As I understand computer programs generate pseudorandom numbers rather than truly random ones. Pseudorandom numbers are generated by algorithms and are determined by an initial value called a seed. If you provide the same seed to a pseudorandom number generator, it will produce the same sequence of numbers.

There are only two options - heads or tails. If it lands on heads the first time, that does not guarantee that it will land on tails the next time.

Each time you throw (or roll), every possible number has an equal chance of being chosen. It’s not like a raffle, where once you draw a ticket, that ticket is removed from the bucket and can’t be picked again.

I was just thinking about if there was a solution! I searched ‘raffle generator’ in google, and found this link (and many others) - you put in your list of names, and then how many winners you want.

This was the first I looked at, there might be others that will suit you better.
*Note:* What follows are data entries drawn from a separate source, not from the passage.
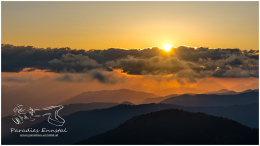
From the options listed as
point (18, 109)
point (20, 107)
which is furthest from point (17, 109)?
point (20, 107)

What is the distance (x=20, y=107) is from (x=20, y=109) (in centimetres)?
1101

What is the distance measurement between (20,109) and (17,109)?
1.67m

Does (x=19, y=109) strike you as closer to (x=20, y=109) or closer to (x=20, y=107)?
(x=20, y=109)

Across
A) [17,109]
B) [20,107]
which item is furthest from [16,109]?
[20,107]

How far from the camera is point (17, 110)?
146 metres

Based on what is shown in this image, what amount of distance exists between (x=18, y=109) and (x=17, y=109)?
2.22 ft

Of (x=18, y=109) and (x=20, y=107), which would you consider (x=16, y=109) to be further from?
(x=20, y=107)

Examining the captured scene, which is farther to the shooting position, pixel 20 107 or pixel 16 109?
pixel 20 107

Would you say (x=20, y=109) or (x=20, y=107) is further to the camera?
(x=20, y=107)

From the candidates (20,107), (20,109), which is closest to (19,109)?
(20,109)

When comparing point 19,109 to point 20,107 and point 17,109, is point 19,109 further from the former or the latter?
point 20,107

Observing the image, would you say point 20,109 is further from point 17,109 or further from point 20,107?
point 20,107

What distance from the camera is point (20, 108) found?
15025 cm

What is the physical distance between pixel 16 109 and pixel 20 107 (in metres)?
11.5
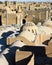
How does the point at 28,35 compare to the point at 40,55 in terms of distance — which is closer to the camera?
the point at 40,55

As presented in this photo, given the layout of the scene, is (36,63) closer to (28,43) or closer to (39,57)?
(39,57)

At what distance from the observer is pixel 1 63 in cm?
1158

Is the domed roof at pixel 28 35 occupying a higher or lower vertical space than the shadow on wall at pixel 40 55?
lower

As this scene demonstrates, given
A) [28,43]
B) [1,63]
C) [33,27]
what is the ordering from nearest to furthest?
1. [1,63]
2. [28,43]
3. [33,27]

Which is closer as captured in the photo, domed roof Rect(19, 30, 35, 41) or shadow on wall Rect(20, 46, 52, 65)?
shadow on wall Rect(20, 46, 52, 65)

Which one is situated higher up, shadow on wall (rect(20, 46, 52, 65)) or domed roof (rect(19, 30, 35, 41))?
shadow on wall (rect(20, 46, 52, 65))

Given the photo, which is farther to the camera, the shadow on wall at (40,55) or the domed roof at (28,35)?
the domed roof at (28,35)

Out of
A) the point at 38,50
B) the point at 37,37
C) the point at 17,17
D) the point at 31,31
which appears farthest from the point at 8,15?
the point at 38,50

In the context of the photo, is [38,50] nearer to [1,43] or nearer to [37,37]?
[37,37]

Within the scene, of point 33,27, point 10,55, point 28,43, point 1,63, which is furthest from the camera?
point 33,27

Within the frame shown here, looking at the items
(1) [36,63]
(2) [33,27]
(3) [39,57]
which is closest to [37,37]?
(2) [33,27]

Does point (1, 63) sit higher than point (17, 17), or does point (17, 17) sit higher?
point (1, 63)

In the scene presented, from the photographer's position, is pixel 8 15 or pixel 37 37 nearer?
pixel 37 37

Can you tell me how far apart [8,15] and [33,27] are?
891cm
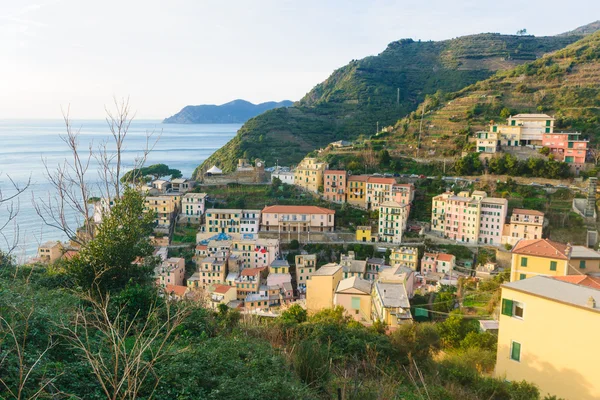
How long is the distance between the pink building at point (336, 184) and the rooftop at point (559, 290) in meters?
20.7

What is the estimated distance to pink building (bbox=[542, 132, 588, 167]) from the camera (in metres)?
24.9

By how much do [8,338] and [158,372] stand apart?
1387mm

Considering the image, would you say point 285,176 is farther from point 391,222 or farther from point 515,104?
point 515,104

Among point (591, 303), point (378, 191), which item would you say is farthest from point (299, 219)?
point (591, 303)

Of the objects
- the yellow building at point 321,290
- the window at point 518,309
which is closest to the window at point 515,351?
the window at point 518,309

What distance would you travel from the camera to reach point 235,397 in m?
3.60

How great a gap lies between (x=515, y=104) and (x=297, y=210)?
64.7 ft

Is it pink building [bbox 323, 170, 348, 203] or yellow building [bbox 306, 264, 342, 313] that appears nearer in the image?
yellow building [bbox 306, 264, 342, 313]

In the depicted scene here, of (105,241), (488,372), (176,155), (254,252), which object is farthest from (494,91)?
(176,155)

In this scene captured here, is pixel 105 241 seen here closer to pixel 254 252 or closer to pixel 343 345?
pixel 343 345

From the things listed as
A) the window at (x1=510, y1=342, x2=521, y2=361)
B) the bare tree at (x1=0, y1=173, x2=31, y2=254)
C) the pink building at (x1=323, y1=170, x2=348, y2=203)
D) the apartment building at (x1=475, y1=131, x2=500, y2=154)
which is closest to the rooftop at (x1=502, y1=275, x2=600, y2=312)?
the window at (x1=510, y1=342, x2=521, y2=361)

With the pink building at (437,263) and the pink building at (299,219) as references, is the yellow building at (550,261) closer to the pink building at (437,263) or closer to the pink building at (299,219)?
the pink building at (437,263)

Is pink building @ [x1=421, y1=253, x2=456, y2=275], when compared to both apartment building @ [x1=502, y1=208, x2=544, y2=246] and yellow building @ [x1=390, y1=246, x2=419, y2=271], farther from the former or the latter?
apartment building @ [x1=502, y1=208, x2=544, y2=246]

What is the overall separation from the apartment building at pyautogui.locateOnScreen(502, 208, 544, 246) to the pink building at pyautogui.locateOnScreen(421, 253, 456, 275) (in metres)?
3.56
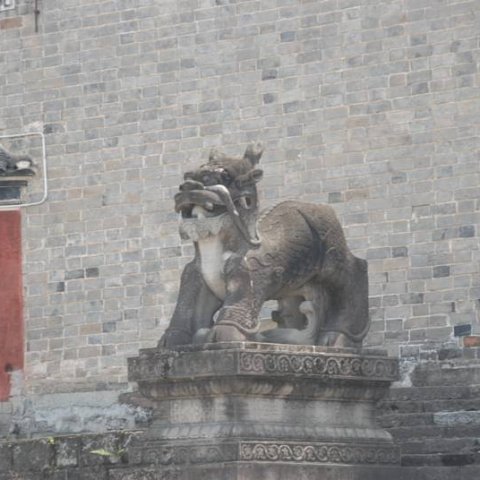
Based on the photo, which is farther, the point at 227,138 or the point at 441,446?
the point at 227,138

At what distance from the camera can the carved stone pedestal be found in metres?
14.9

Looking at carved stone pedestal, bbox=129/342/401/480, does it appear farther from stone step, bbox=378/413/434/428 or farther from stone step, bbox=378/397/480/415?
stone step, bbox=378/397/480/415

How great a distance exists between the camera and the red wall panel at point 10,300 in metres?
24.1

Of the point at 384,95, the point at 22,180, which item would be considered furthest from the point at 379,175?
the point at 22,180

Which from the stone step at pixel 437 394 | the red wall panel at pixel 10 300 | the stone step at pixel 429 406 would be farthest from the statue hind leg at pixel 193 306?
the red wall panel at pixel 10 300

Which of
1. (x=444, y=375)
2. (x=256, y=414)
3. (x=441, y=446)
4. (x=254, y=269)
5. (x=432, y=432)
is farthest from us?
(x=444, y=375)

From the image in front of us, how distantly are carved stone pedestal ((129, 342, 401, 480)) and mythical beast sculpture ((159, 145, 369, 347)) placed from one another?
0.29m

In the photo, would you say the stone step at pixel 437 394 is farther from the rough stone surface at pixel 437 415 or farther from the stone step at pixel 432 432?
the stone step at pixel 432 432

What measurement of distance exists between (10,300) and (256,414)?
31.1 ft

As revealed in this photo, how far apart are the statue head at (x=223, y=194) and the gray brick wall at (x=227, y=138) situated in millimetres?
5552

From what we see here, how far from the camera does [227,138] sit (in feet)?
75.3

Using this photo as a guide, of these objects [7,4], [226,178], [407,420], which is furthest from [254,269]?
[7,4]

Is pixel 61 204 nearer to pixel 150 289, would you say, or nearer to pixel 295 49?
pixel 150 289

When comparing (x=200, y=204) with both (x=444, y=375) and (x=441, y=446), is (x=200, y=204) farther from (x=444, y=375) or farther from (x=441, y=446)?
(x=444, y=375)
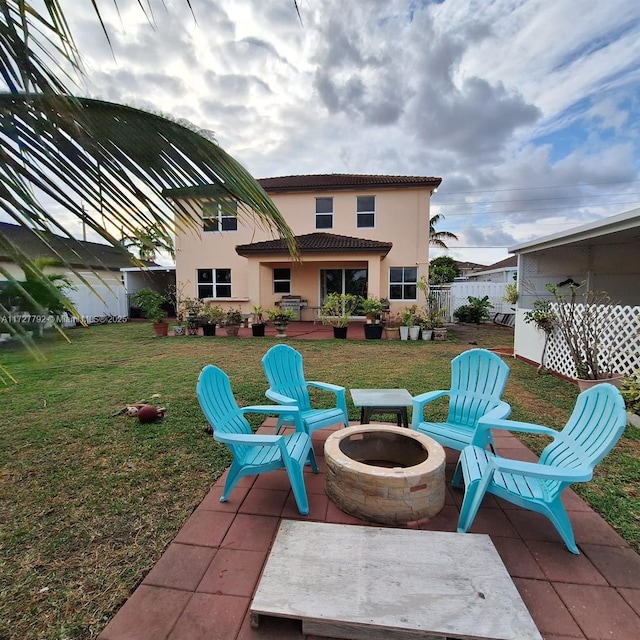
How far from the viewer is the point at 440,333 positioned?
36.6 ft

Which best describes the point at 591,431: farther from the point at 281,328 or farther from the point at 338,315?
the point at 281,328

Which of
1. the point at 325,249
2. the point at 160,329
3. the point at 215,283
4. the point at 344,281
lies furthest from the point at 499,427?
the point at 215,283

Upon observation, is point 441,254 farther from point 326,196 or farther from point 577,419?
point 577,419

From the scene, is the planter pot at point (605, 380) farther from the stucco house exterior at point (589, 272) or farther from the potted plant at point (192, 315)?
the potted plant at point (192, 315)

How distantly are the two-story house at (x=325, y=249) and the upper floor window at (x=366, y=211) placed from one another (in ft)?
0.13

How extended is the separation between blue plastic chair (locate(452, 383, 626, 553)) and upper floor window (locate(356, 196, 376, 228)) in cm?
1303

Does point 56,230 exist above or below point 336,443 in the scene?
above

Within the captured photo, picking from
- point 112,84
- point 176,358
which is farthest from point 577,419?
point 176,358

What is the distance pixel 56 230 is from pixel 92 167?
334 millimetres

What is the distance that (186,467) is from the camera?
3.34 m

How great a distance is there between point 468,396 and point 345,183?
12.6m

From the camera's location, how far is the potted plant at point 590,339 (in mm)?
5527

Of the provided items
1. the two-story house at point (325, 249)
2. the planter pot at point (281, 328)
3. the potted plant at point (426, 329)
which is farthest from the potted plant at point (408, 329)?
the planter pot at point (281, 328)

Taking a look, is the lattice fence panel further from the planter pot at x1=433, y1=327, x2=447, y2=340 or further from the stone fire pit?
the planter pot at x1=433, y1=327, x2=447, y2=340
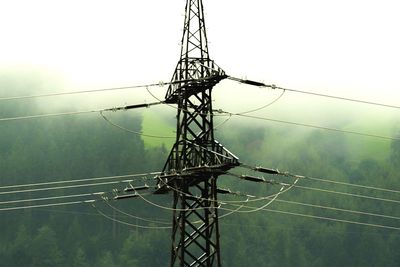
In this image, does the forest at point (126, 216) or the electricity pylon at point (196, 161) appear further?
Result: the forest at point (126, 216)

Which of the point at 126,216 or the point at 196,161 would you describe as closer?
the point at 196,161

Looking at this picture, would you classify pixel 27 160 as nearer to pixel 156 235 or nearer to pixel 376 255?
pixel 156 235

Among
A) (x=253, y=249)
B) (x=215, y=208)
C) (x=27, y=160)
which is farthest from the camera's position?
(x=27, y=160)

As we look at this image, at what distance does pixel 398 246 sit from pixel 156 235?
51.1 m

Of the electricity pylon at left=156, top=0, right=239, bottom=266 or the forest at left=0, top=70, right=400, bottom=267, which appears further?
the forest at left=0, top=70, right=400, bottom=267

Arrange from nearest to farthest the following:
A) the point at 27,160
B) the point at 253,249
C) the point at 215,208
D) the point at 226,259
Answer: the point at 215,208 < the point at 226,259 < the point at 253,249 < the point at 27,160

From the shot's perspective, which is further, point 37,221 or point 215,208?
point 37,221

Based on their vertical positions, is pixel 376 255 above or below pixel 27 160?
below

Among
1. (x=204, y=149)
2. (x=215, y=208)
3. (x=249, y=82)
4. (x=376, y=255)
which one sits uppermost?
(x=249, y=82)

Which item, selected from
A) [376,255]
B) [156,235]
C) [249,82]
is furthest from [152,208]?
[249,82]

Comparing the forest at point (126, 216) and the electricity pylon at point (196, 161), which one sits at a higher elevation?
the electricity pylon at point (196, 161)

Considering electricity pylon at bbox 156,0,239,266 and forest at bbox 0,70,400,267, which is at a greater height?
electricity pylon at bbox 156,0,239,266

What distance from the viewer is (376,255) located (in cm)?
16388

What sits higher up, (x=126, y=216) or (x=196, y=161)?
(x=196, y=161)
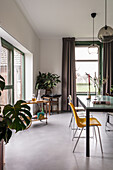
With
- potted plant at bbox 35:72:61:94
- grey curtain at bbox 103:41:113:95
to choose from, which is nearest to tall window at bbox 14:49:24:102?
potted plant at bbox 35:72:61:94

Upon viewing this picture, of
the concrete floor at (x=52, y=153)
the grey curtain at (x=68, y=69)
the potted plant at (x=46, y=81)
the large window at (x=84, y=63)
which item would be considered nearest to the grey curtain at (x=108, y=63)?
the large window at (x=84, y=63)

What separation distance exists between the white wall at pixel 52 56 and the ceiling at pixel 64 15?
1.73ft

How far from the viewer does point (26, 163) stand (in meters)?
2.10

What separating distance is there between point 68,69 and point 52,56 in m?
0.82

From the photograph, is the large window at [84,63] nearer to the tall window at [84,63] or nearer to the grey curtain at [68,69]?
the tall window at [84,63]

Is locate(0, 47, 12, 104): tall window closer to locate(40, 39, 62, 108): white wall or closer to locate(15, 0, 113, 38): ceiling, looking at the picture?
locate(15, 0, 113, 38): ceiling

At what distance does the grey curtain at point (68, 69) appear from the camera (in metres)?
5.94

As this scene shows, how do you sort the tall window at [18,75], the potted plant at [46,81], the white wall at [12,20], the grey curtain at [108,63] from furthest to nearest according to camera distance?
1. the grey curtain at [108,63]
2. the potted plant at [46,81]
3. the tall window at [18,75]
4. the white wall at [12,20]

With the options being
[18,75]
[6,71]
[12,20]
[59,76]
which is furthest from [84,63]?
[12,20]

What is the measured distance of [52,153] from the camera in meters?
2.40

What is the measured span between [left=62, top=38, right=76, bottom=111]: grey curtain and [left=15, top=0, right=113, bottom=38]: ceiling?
1.63 ft

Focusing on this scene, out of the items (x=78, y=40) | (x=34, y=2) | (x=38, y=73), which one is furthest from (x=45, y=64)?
(x=34, y=2)

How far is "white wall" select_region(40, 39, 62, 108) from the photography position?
6.08 metres

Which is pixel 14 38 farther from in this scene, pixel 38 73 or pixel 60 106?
pixel 60 106
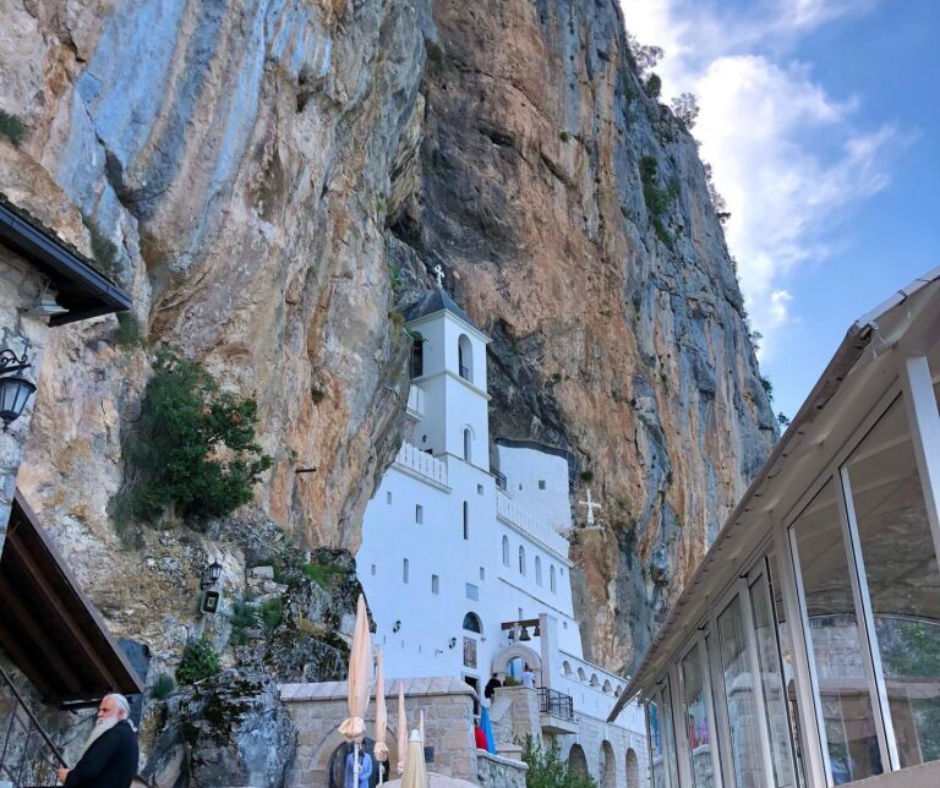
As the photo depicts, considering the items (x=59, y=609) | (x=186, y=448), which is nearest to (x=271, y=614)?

This one, you’d have to type a list of numbers into it first.

If I use the Non-Repeating Random Number Generator, is there a way to tell people what is their chance of winning the lottery once?

In other words, can I say, in this Lottery, the usual number of entrants is 70, and the weekly number of winners is 8, so you have a 99% probability of winning this Lottery once, if you sign up for x consecutive weeks?

Or, since the numbers are really random, is there a chance someone could sign up for 150 weeks and never win?

P.S. I do make one-two Lotteries a year ones “for those who have never won” to prevent that from happening. Still, I am wondering!

You should be able to calculate the probability like this to win exactly once in a number of specified weeks, if the number entrants are always the same
but it is 5am and I just woke up, so there might be errors

Surely the chance of winning is never more than about 11.5 %, in any given week, because the same 8 people could, in theory, win every time. Your chances doesn’t increase because you enter several weeks, beyond the fact that by entering more than once, you obviously have more chance of winning than someone who only enters once.

Actually, the formula by @Aeranthes can be simplified to:
Probability to loose in one lottery = (E - w)/E

So probability to win at least once in C lotteries = 1 - ((E - w)/E)^C
If we want this probability to be greater than p:
1 - ((E - w)/E)^C > p
we need the number of lotteries to be:
C > log(1 - p)/log((E - w)/E)

For the @judohelen 's case with E = 70 entrants, w = 8 winners, p = 0.99 (we want 99 percent probability of winning at least once) you can simply write it to google and it computes the value:

Oh definitely, math is wonderful, they can literally win in row for 150 weeks and no chance on contrary!!

The mostly “random” in maths is really unique, there can be two numbers in sequence even if there are 1-70 entries for two winners, and both can be 6 & 69!!!(cause there is no rule for uniform distribution of probability!)
But i guess-- computer randomiser sometimes makes assumptions that as one number 4 is drawn, so it’ll move forward and draw later rather than in sequence (just my logic)
By the way-- the unpredictability about Guessing and " choosing " is what makes probability more beautiful

Out of curiosity, i held few Lotteries few months back was using postbot to draw winner and i got #1 in two lottery and also won as #1 on some lottery, it was a coincidence or really “random”, i can’t decide!